Copyright 2002 Warren Publishing, Inc.
Hollywood's major movie studios are pressing the U.S. Federal Communications Commission for government intervention to help establish common technological standards for copyright protection on digital devices.
The studios also told FCC Chair Michael Powell that collaborating with broadcasters on the issue didn't pose antitrust concerns. Executives of AOL Time Warner (AOL TW), Disney, Fox, MPAA, Sony Pictures, Viacom and Vivendi Universal met earlier this month with FCC Cable Bureau Chief Kenneth Ferree, Rick Chessen, chair of FCC's Digital TV task force, and members of Office of Plans & Policy and Office of Engineering & Technology.
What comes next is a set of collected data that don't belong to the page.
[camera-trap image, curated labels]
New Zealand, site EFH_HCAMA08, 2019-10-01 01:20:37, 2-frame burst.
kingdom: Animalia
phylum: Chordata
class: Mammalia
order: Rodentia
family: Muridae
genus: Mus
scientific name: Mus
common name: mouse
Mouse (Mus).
Studios fear that, without adequate protection, their TV programs, movies and other content could be copied and distributed on Internet without reimbursing copyright holder.
Among the studios' talking points was the idea of common standards for digital consumer electronics. Absent such measures, they said, consumers, producers and distributors would face incompatible standards likely to "retard the rollout of new digital services." Studios have been working with engineers on so-called "5C" technology to provide protection for audio and video signals among digital media devices such as DVD players, TVs, set-top boxes, VCRs. Studios said they were prepared to conclude license agreements as long as 5C included protections for broadcast content.
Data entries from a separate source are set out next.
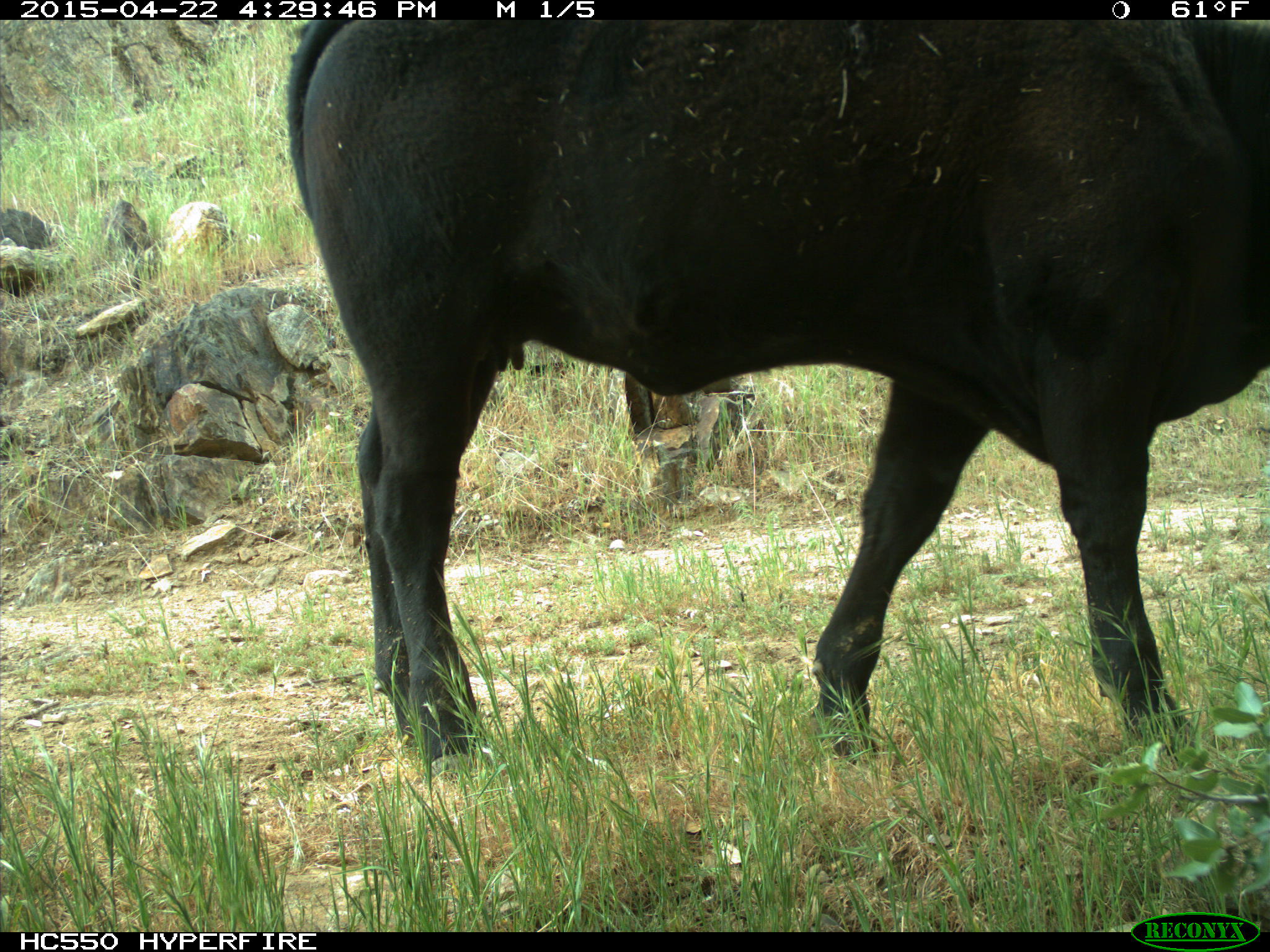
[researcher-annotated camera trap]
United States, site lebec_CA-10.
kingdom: Animalia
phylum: Chordata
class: Mammalia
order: Artiodactyla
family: Bovidae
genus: Bos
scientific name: Bos taurus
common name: domestic cow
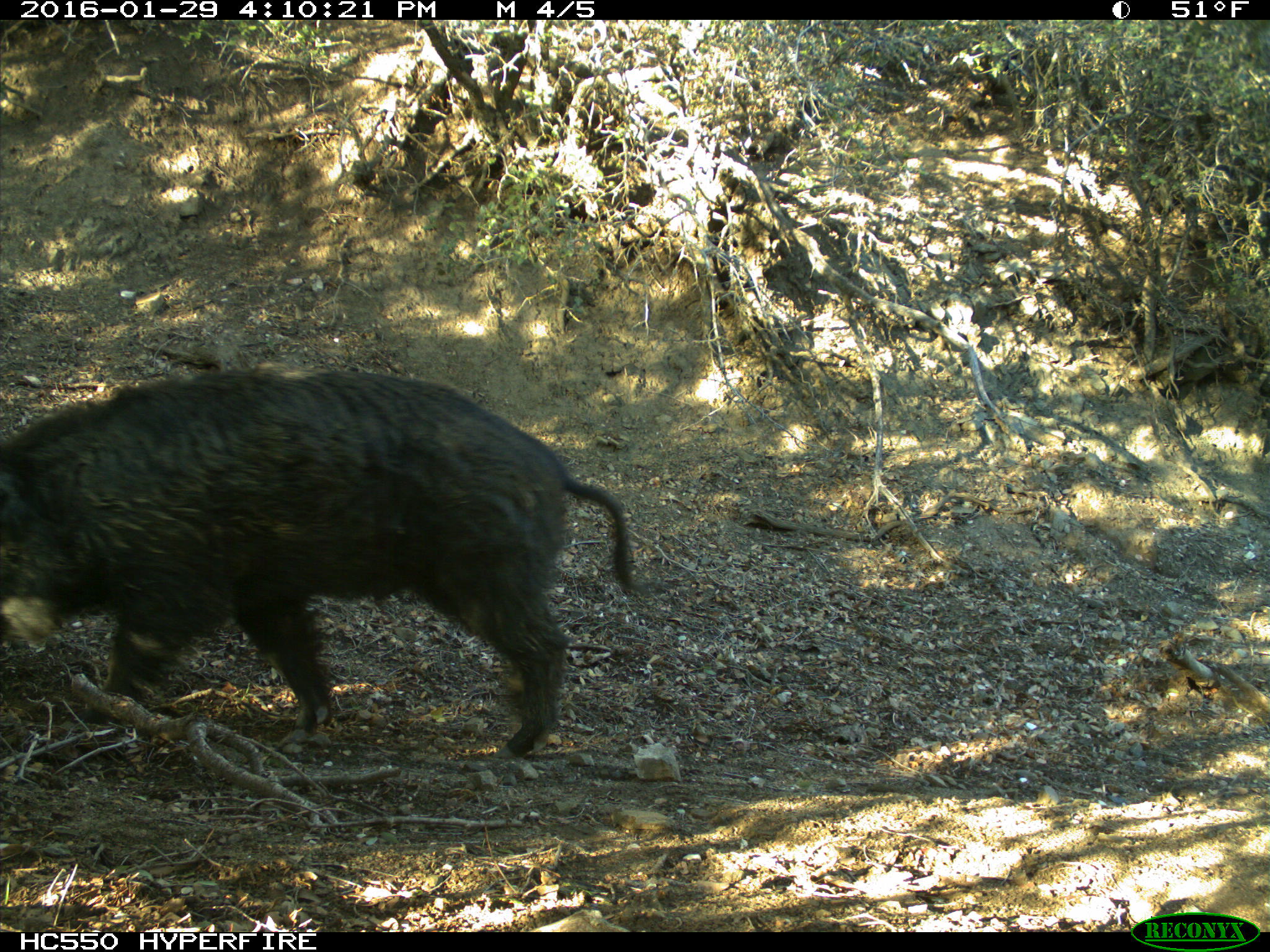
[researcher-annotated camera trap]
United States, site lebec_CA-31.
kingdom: Animalia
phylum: Chordata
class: Mammalia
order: Artiodactyla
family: Suidae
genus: Sus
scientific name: Sus scrofa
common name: wild boar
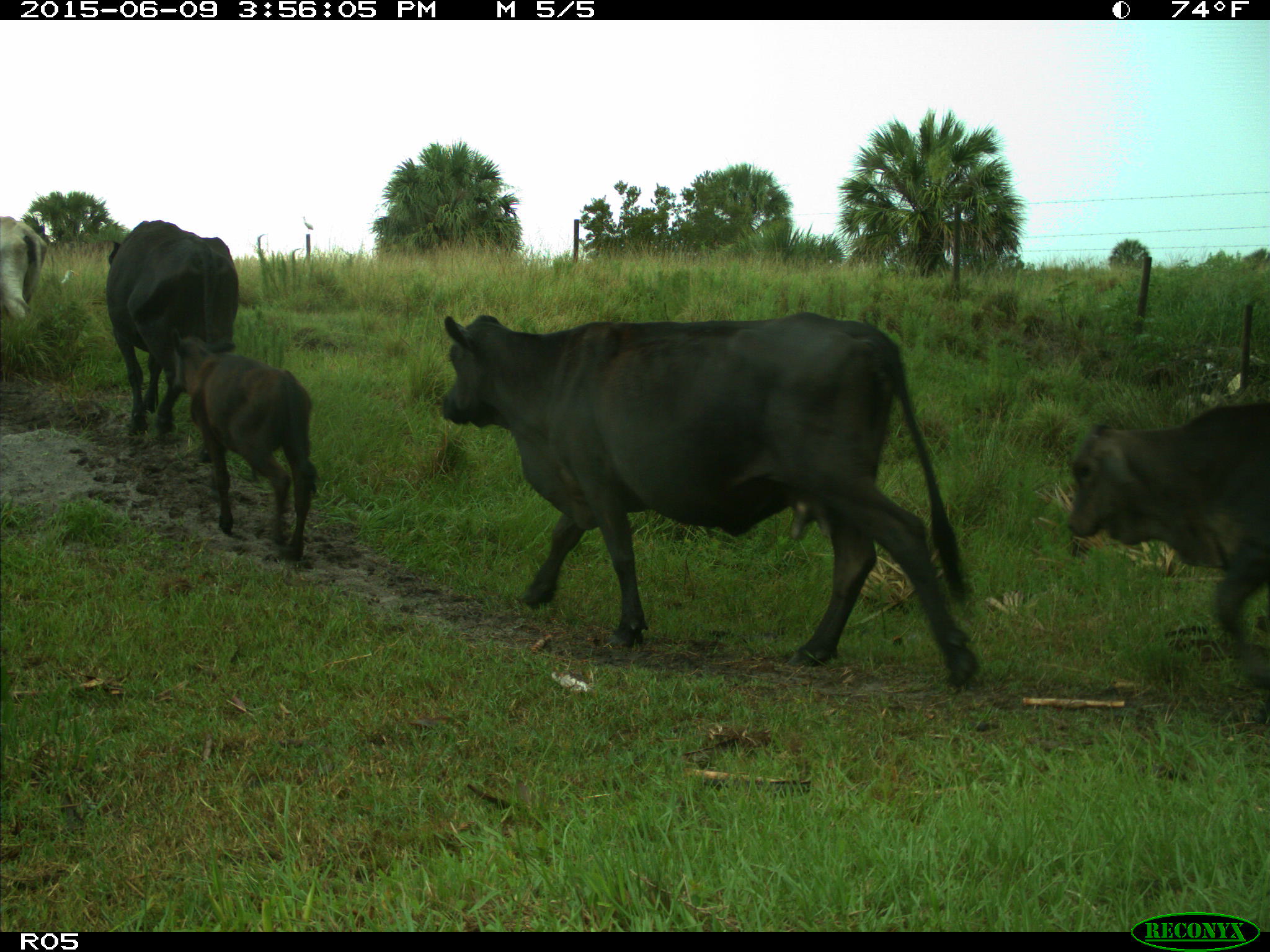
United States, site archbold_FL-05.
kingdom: Animalia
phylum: Chordata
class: Mammalia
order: Artiodactyla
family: Bovidae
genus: Bos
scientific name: Bos taurus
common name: domestic cow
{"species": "Bos taurus (domestic cow)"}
But studios and equipment makers remain divided. The latter are worried that common technology would raise antitrust concerns and said they wanted to clear their technical proposal with consumer electronics industry. Manufacturers involved include Hitachi, Intel, Matsushita, Sony, Toshiba. Studios — except AOL TW and Sony — refused to sign a 5C license last year because it didn't include broadcast protections. That's key for studios because their content often is transmitted via broadcast, and lacking protections, that content could easily be pirated.
Cross-industry standards and licensing that serve to promote content protections, such as water-marking, on DTV signals, are "fully justifiable and legitimate activities under the federal antitrust laws," attorney Daniel Swanson wrote to Powell on behalf of MPAA. Swanson said existence of consumer benefits "flatly rules out any contention" that negotiations and implementation of common standard for protection of intellectual property violate antitrust laws under DOJ and FTC guidelines. He said lack of alternative solutions was another major reason why Powell should look favorably upon studios' efforts. Powell has said DTV transition would be one of FCC's major priorities on his watch.